Different from the other rate-independent equivalent stresses, the average von Mises stress decreases as the applied strain rate increases. Combined with the colored subfigures about the crystal stress in Figure 8, the low strain rate deformation was found suffering a more serious von Mises stress concentration than the high strain rate deformation. Thus, the rate-dependent distributions of von Mises stress and the variations of average von Mises stress indicated an unexpected fact: compared with the high strain rate deformation, the stress fields in the low strain rate deformation had a higher possibility of exploring the potential stress threshold of fracture, or experiencing more frequent barrier crossing events [12] under the same applied strain, which could also be demonstrated by the variations of maximum von Mises stress shown in Figure 7a1,b1. Therefore, the fracture process will appear earlier in the stress–strain curves of low strain rate deformation because of the strengthened von Mises stress concentration.

4. Conclusions

In the present paper, two silicon structures were tested using high tensile strain rate molecular dynamics simulations. The results are concluded below:

Through a rate response model, the strain rate sensitivity and the critical strain rate of Mono-Si and SiNW were calculated, from which the extra surface of SiNW was found decrease strain rate sensitivity.
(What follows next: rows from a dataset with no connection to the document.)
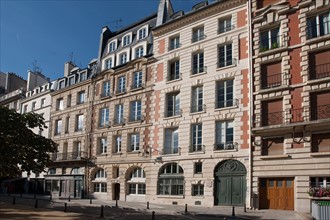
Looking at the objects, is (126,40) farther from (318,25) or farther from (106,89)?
(318,25)

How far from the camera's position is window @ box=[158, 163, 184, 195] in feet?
87.5

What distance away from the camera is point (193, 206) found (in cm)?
2489

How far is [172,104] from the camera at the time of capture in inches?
1128

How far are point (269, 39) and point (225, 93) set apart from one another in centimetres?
448

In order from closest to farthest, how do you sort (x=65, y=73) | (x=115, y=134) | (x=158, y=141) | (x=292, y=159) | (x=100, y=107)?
(x=292, y=159) → (x=158, y=141) → (x=115, y=134) → (x=100, y=107) → (x=65, y=73)

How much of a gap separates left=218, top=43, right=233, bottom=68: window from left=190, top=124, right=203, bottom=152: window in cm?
456

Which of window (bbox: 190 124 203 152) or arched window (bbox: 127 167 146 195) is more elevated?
window (bbox: 190 124 203 152)

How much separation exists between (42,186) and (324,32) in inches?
1243

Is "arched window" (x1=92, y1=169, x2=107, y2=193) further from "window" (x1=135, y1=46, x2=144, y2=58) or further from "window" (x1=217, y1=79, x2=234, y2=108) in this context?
"window" (x1=217, y1=79, x2=234, y2=108)

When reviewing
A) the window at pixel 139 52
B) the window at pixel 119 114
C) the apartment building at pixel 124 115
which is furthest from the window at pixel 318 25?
the window at pixel 119 114

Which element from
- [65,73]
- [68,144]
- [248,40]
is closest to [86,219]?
[248,40]

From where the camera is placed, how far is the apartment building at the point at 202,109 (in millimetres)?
24141

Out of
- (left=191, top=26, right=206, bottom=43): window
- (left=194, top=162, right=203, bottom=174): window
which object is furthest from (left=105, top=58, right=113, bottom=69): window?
(left=194, top=162, right=203, bottom=174): window

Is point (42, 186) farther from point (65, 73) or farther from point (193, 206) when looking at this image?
point (193, 206)
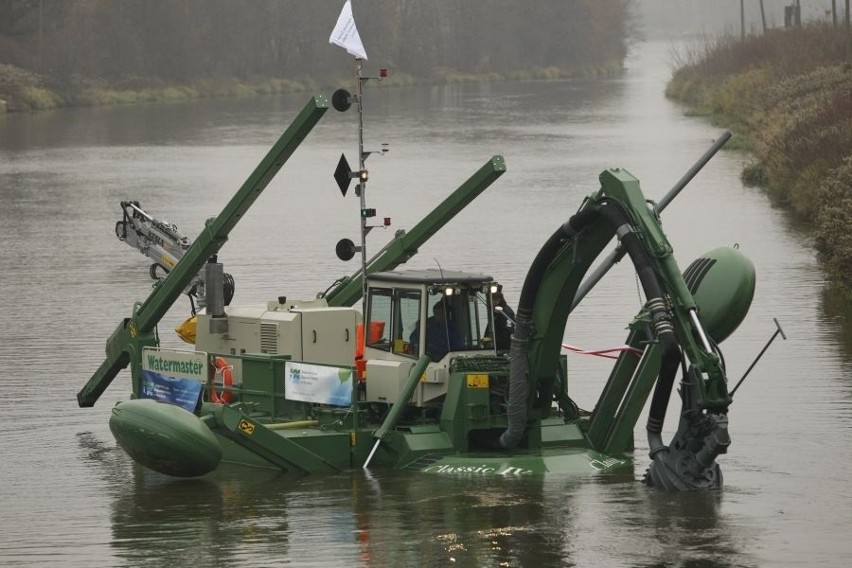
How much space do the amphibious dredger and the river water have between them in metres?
0.48

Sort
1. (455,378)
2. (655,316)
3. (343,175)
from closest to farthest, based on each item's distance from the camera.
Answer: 1. (655,316)
2. (455,378)
3. (343,175)

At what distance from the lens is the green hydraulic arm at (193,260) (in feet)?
81.5

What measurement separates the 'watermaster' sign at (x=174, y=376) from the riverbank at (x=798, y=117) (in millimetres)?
17292

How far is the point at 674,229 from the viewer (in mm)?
55125

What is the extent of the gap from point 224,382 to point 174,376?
100 centimetres

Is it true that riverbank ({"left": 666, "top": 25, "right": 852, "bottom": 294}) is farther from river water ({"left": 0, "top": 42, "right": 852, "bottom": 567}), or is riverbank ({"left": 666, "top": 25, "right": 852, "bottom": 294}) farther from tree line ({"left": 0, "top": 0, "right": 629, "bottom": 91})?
tree line ({"left": 0, "top": 0, "right": 629, "bottom": 91})

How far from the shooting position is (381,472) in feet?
77.1

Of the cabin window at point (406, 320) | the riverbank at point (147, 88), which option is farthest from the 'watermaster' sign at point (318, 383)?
the riverbank at point (147, 88)

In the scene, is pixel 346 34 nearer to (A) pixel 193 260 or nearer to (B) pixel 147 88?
(A) pixel 193 260

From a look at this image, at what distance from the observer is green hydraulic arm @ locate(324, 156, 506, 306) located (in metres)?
25.3

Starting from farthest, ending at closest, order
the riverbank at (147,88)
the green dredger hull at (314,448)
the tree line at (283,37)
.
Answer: the tree line at (283,37) < the riverbank at (147,88) < the green dredger hull at (314,448)

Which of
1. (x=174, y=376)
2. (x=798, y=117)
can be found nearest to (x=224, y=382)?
(x=174, y=376)

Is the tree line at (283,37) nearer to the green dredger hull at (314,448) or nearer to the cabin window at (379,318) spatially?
the cabin window at (379,318)

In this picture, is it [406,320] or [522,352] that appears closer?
[522,352]
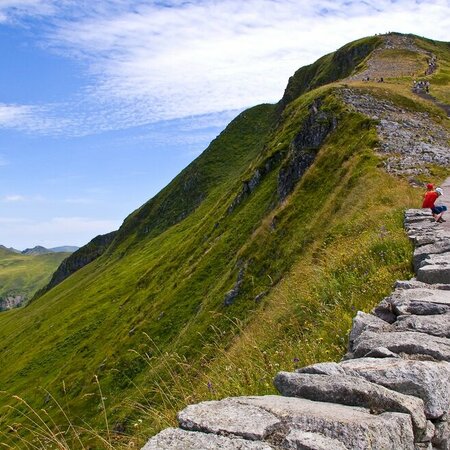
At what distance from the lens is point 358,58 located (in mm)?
121125

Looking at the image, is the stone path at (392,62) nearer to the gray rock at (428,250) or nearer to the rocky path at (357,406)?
the gray rock at (428,250)

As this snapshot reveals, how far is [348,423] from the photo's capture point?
4.52 metres

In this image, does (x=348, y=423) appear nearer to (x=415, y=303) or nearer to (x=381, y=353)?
(x=381, y=353)

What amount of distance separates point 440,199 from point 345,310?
1954cm

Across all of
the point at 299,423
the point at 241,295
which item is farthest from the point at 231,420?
the point at 241,295

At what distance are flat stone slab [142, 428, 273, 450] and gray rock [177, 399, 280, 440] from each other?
0.41ft

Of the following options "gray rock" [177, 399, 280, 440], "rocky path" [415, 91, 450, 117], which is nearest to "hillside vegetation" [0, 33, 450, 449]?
"gray rock" [177, 399, 280, 440]

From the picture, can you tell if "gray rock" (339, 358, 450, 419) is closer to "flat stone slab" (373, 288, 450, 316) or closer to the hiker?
"flat stone slab" (373, 288, 450, 316)

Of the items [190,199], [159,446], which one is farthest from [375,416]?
[190,199]

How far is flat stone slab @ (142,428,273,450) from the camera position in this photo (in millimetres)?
4223

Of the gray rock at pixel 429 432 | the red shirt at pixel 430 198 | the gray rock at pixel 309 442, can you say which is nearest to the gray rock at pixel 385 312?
the gray rock at pixel 429 432

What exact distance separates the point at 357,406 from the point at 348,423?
2.81 ft

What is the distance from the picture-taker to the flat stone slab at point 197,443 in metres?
4.22

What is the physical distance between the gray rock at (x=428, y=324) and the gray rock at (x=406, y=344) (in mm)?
422
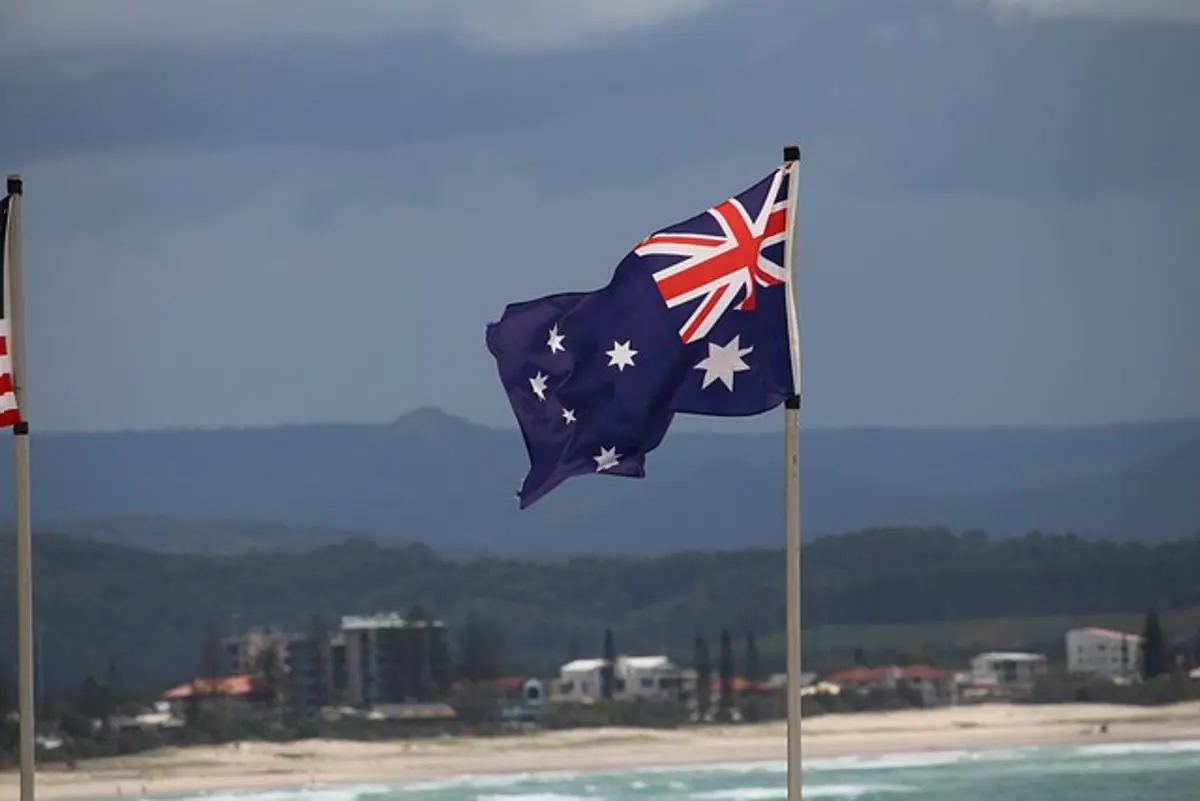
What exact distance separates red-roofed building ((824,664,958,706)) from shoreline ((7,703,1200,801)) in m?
0.92

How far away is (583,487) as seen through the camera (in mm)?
43469

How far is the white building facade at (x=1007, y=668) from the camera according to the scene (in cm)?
4034

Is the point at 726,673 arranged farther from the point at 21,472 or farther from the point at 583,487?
the point at 21,472

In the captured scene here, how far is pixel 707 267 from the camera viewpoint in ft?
23.2

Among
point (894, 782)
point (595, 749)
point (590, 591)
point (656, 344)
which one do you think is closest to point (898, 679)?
point (590, 591)

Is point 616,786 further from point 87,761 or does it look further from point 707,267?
point 707,267

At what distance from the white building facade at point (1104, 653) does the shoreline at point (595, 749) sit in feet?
5.59

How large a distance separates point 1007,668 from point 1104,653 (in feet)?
8.31

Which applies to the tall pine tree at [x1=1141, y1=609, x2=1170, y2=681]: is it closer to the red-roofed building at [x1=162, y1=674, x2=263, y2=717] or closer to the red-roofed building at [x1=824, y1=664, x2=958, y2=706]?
the red-roofed building at [x1=824, y1=664, x2=958, y2=706]

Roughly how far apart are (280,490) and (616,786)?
13.9 metres

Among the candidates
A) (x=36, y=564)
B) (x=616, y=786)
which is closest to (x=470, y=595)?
(x=36, y=564)

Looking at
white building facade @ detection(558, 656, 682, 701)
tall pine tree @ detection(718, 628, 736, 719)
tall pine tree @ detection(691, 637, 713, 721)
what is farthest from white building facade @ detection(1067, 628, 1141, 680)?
white building facade @ detection(558, 656, 682, 701)

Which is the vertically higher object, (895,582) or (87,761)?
(895,582)

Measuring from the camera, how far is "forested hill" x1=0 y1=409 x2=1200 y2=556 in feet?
137
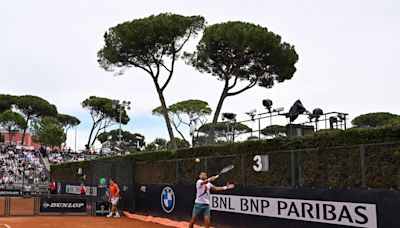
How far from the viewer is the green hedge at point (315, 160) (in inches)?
377

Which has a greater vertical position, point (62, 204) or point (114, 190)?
point (114, 190)

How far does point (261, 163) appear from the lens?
1291cm

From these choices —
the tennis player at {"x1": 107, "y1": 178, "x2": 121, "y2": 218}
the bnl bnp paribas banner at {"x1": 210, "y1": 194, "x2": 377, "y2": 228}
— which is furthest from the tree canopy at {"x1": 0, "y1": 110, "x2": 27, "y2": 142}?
the bnl bnp paribas banner at {"x1": 210, "y1": 194, "x2": 377, "y2": 228}

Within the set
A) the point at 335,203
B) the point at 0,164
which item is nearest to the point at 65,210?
the point at 335,203

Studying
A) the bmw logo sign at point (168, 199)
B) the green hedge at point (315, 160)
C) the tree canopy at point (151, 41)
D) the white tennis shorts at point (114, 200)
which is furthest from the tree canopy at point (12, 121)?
the green hedge at point (315, 160)

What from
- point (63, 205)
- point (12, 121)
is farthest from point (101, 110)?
point (63, 205)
However, the critical strain rate was the same for these structures, indicating that it is an inherent property which cannot be affected by surface effects. Then, the dislocation activities in the fracture process were examined. It was found that the rate-dependent dislocation nucleations and motions caused the earlier yield behaviors in the stress–strain curves of low strain rate deformation. Finally, five equivalent stresses and their descriptions on the rate-dependent mechanical response were verified; the von Mises stress was proved better than the Tresca stress in describing the yield criteria of the two silicon structures under the strain rate effects. The applicability of von Mises stress in the rate-dependent mechanical response indicates that a high strain rate not only affects internal stress fields, but also influences the elastic strain energy.